Published: 31 January 2019| Version 1 | DOI: 10.17632/tgy3v7syct.1
Contributors:
LI Qiang,
ZHAO Shuai

Description

In the field experiment site of the in-situ pyrolysis of oil shale, there are three wells. One well is used to inject high temperature and high-pressure nitrogen gas. The other one, named FK-2, is a well that is used to produce oil and gas products. The last well is a monitoring well named M1 for the real-time monitoring of the underground temperature and water inflow. According to the microseismic monitoring at the fracturing site, we have determined that the fracturing may have formed two fractures in the oil shale formation. Because the in situ pyrolysis process of oil shale requires nitrogen injection at a high temperature and pressure, we must monitor the connectivity between the two fractures. There is no need to use high temperature gas to determine the formation connectivity, so we only use high-pressure nitrogen gas. First, the backflow of the fracturing fluid is conducted. After the fracturing fluid backflow, we can determine the connectivity and water inflow of the formation. Based on the microseismic monitoring data, we built a three-dimensional model. The flow field of the high-pressure nitrogen injection into well FK-1 and the gas production from well FK-2 were simulated using the finite element software COMSOL Multiphysics 5.3. The results show that the outlet pressure at the FK-2 well can reach 2.8 MPa when well FK-1 is used as a high-pressure nitrogen injection well and gas is continuously injected at 8.5 MPa.
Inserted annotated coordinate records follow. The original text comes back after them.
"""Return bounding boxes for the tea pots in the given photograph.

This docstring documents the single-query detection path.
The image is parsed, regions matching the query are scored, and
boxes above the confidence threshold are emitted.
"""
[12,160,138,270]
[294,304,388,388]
Part of the fracturing fluid flows out of well FK-2, but some of fluid can flow into the formation. When high-pressure nitrogen is injected into the FK-2 well, the result is also the same. To verify the accuracy of the simulation results, experiments were carried out involving high-pressure nitrogen injection into well FK-1. The fracturing fluid volume was monitored while the fracturing fluid flowed back, and the pressure change in well FK-2 was monitored in real time. Finally, the pressure in well FK-2 could reach 2.8 MPa, which proved the connectivity between the two wells. It also confirmed the accuracy of the numerical simulation. In addition, we monitored the pressure changes in the FK-2 well by means of active pressure relief in FK-1 well. The results show that the pressure in the FK-2 well would also decrease, which once again confirms the connectivity status of the two wells.